_WHAT THIS TASK INVOLVES:_ I'd like every line from the material below that has "unidentified" in it.

_DATASET RECORDS:_
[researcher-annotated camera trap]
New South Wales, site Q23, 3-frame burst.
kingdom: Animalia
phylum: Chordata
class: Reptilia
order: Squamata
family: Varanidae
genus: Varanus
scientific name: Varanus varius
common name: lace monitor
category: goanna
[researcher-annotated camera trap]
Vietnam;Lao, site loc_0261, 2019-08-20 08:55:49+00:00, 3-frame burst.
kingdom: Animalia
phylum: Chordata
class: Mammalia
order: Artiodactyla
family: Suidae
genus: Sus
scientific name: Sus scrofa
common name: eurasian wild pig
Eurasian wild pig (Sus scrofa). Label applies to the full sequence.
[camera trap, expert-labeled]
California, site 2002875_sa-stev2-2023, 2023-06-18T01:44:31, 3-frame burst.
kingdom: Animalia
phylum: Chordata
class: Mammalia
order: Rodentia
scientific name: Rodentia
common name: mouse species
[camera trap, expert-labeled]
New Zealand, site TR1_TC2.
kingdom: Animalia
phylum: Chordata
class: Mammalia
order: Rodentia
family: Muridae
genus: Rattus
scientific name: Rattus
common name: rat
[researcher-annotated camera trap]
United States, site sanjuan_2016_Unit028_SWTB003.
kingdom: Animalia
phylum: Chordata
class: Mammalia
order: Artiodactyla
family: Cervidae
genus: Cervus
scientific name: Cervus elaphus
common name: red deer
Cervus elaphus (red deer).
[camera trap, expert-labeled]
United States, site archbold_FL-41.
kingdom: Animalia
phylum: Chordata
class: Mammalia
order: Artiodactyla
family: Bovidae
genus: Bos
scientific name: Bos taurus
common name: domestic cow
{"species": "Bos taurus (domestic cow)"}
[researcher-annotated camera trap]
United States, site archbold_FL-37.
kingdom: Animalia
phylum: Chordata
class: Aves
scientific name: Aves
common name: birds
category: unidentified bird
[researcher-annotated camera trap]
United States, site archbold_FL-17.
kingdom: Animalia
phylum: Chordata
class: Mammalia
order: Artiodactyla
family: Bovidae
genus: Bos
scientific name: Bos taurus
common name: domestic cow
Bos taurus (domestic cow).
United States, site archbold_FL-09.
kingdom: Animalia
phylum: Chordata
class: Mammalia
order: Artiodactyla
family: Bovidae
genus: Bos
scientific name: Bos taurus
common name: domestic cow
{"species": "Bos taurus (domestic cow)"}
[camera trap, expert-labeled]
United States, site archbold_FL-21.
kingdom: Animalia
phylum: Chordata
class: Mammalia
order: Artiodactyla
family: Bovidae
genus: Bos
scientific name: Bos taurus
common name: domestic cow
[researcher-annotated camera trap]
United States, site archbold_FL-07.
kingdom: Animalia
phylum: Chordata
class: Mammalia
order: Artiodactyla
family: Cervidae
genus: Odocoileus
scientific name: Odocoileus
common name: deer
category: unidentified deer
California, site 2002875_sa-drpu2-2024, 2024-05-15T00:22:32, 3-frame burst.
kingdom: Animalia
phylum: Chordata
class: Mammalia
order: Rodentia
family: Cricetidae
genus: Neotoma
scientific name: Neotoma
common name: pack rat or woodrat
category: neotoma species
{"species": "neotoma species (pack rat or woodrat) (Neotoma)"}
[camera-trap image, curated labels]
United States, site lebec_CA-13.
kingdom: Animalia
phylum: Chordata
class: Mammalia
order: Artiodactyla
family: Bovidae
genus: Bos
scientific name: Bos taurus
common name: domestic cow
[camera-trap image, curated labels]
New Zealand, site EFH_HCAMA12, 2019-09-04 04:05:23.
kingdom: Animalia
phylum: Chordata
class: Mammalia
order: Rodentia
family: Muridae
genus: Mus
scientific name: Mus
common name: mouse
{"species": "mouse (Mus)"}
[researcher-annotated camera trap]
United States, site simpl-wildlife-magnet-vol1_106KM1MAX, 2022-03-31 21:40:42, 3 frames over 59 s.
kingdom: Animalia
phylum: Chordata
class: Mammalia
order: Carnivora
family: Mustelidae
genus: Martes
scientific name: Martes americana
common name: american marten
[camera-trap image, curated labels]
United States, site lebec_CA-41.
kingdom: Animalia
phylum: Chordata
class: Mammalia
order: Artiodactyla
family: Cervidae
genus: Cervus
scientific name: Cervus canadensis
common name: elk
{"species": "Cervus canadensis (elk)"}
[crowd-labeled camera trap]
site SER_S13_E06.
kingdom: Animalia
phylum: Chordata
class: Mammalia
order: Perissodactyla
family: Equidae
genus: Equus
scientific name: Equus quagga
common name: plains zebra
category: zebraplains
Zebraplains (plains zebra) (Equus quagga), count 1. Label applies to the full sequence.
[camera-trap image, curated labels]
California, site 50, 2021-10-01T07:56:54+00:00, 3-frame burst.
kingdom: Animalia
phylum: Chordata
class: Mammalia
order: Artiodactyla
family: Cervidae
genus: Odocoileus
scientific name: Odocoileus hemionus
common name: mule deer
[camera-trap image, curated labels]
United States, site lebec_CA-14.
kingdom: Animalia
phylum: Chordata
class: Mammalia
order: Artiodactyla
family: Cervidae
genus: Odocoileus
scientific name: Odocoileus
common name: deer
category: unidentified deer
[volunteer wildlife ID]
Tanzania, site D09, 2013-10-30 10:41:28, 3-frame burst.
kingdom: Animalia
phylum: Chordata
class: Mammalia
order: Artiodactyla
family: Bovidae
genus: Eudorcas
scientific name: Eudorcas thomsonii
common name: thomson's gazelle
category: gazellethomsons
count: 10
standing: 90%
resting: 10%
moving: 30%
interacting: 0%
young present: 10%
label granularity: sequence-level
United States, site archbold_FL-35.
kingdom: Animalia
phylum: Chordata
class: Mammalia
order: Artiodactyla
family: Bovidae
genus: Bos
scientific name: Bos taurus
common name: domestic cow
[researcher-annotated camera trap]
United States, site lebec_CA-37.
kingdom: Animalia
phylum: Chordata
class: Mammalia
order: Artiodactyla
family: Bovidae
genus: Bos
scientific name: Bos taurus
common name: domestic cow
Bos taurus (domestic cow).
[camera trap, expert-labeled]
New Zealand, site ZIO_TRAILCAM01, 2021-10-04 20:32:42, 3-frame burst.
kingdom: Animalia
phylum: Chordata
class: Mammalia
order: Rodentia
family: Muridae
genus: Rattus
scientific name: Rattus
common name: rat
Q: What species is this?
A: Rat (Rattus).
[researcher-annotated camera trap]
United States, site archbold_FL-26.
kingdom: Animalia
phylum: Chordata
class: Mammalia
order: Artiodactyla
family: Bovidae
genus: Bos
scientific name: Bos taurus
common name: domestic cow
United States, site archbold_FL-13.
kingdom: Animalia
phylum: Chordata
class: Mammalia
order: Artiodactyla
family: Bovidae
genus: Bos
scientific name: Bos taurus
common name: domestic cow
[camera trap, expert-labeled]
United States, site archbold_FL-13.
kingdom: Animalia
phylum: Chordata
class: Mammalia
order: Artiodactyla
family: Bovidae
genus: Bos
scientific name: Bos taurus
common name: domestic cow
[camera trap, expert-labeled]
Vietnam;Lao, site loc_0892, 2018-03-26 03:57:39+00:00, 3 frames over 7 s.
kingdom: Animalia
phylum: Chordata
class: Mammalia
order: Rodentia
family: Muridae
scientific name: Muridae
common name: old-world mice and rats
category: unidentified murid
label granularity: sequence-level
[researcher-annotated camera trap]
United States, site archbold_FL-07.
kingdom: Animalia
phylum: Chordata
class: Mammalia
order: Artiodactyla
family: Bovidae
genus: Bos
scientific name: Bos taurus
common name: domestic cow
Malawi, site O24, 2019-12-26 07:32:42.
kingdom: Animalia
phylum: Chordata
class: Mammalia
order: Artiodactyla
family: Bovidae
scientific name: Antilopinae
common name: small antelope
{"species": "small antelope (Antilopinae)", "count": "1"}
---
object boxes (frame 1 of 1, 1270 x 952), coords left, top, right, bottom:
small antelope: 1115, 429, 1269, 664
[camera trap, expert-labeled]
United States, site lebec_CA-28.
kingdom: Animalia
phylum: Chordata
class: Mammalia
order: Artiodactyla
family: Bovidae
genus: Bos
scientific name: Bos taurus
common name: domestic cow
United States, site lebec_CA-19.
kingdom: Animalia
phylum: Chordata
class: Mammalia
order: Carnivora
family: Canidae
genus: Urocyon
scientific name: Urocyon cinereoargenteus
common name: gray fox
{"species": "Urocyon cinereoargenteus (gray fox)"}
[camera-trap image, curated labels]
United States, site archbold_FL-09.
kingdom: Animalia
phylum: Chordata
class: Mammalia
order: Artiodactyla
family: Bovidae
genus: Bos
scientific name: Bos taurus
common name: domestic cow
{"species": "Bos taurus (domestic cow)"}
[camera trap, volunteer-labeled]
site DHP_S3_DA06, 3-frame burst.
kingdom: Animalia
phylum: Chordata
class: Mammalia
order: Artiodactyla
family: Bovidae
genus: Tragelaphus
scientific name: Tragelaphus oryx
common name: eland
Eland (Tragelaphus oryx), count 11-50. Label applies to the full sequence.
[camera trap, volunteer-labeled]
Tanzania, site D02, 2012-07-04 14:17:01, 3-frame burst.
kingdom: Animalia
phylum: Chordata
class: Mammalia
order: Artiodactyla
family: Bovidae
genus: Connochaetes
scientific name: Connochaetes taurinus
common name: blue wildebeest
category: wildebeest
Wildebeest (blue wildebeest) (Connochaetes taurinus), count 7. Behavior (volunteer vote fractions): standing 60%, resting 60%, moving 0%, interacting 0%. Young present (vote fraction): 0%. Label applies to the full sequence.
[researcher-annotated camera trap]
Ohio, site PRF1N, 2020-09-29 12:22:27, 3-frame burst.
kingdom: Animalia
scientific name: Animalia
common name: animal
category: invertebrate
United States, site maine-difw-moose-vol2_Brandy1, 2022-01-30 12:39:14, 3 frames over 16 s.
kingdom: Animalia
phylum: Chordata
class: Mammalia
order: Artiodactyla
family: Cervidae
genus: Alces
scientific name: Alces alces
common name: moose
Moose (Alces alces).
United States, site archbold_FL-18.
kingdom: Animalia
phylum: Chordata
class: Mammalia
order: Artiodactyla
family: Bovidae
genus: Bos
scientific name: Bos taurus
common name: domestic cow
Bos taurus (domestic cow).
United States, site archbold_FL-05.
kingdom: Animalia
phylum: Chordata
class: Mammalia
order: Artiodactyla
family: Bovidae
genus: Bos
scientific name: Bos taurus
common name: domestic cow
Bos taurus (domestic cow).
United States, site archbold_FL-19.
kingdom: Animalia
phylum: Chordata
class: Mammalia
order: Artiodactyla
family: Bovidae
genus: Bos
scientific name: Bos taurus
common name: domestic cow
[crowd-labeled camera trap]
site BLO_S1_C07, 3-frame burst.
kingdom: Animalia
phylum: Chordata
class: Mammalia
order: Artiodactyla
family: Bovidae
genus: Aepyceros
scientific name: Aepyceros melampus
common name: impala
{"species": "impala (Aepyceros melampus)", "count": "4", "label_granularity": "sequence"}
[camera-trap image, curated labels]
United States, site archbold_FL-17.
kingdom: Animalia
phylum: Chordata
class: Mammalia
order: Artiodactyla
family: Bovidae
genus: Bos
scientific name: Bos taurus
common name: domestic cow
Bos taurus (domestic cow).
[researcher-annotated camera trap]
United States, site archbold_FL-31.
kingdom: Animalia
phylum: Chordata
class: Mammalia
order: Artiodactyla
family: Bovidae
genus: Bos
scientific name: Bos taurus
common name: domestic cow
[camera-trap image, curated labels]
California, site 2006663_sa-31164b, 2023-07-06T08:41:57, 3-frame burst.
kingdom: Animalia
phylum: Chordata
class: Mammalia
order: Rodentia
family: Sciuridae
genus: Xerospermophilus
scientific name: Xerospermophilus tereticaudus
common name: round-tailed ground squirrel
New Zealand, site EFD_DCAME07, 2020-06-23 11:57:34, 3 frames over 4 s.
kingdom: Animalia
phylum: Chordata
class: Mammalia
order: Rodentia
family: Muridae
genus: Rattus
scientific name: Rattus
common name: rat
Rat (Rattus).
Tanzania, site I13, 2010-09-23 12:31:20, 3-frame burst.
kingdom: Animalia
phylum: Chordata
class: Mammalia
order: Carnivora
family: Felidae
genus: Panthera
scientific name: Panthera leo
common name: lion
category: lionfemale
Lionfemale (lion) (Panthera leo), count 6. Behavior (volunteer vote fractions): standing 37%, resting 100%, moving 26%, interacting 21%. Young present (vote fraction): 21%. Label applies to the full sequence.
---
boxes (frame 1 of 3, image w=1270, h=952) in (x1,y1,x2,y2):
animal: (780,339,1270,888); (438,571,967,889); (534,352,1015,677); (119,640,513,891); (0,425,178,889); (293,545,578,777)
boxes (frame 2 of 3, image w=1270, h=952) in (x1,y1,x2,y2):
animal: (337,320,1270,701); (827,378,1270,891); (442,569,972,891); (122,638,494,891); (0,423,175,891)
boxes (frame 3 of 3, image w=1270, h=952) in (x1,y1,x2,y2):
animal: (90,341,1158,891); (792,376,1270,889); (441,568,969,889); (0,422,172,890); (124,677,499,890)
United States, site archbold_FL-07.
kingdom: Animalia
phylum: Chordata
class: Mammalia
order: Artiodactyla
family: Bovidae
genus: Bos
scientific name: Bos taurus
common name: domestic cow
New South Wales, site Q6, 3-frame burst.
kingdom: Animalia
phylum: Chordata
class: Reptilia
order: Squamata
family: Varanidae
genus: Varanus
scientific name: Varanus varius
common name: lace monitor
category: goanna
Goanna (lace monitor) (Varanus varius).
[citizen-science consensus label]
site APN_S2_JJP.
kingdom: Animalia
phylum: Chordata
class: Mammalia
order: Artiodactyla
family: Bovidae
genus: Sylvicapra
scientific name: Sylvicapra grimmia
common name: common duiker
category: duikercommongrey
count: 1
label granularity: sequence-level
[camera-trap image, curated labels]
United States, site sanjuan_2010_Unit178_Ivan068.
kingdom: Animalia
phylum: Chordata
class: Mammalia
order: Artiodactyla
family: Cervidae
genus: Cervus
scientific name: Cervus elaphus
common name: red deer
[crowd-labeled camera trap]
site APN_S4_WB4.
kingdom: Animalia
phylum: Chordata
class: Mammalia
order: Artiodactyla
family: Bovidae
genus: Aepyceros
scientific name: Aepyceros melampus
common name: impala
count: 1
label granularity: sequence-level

_OUTPUT:_
category: unidentified bird
category: unidentified deer
category: unidentified deer
category: unidentified murid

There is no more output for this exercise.